■ Supplied data:

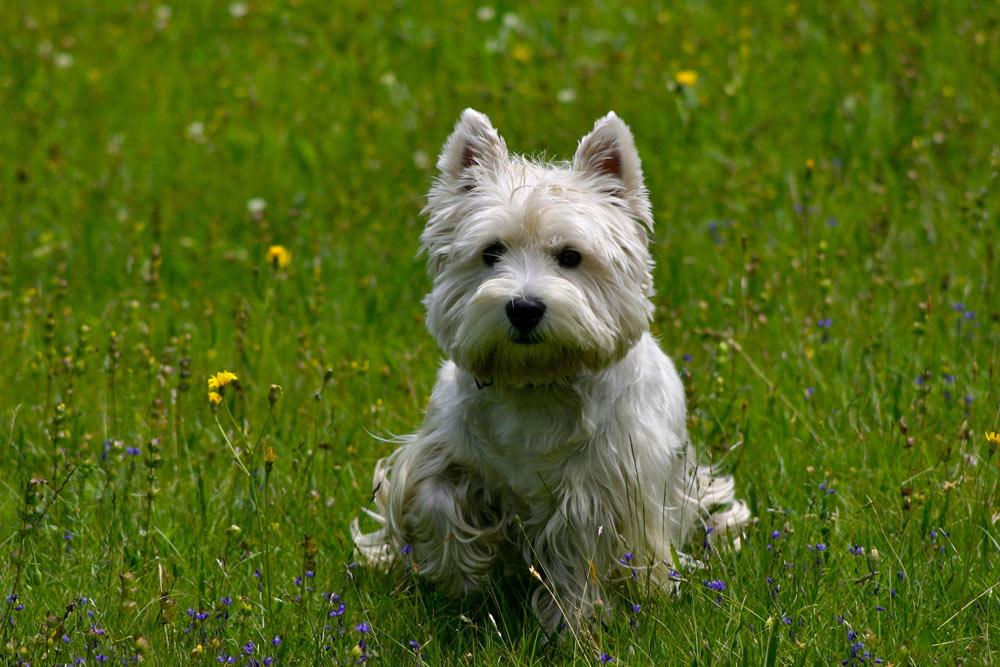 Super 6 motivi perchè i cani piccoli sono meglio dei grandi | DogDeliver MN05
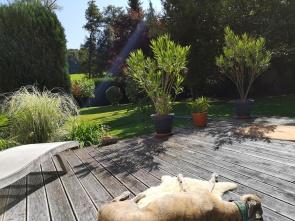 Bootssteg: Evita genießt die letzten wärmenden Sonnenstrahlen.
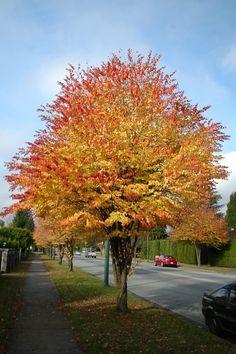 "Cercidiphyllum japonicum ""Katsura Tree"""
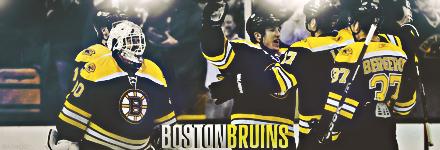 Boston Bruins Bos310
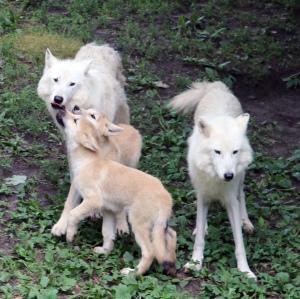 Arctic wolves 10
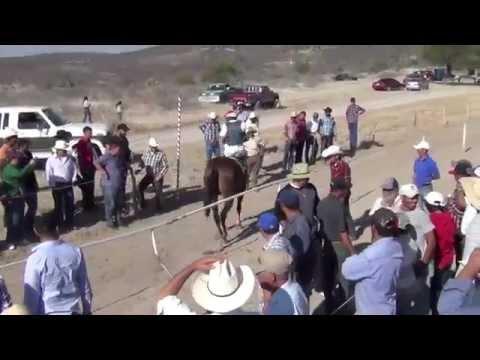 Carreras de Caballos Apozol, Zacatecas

* * *

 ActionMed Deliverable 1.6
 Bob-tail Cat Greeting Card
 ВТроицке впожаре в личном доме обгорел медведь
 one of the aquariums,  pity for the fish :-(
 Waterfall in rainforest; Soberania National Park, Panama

■ Task statement: Would you set down only the lines above from the line with "Super 6 motivi" to the line with "Arctic wolves 10", both included, exactly as they stand and without the pictures?

■ Result of the exercise:
 Super 6 motivi perchè i cani piccoli sono meglio dei grandi | DogDeliver MN05
 Bootssteg: Evita genießt die letzten wärmenden Sonnenstrahlen.
 "Cercidiphyllum japonicum ""Katsura Tree"""
 Boston Bruins Bos310
 Arctic wolves 10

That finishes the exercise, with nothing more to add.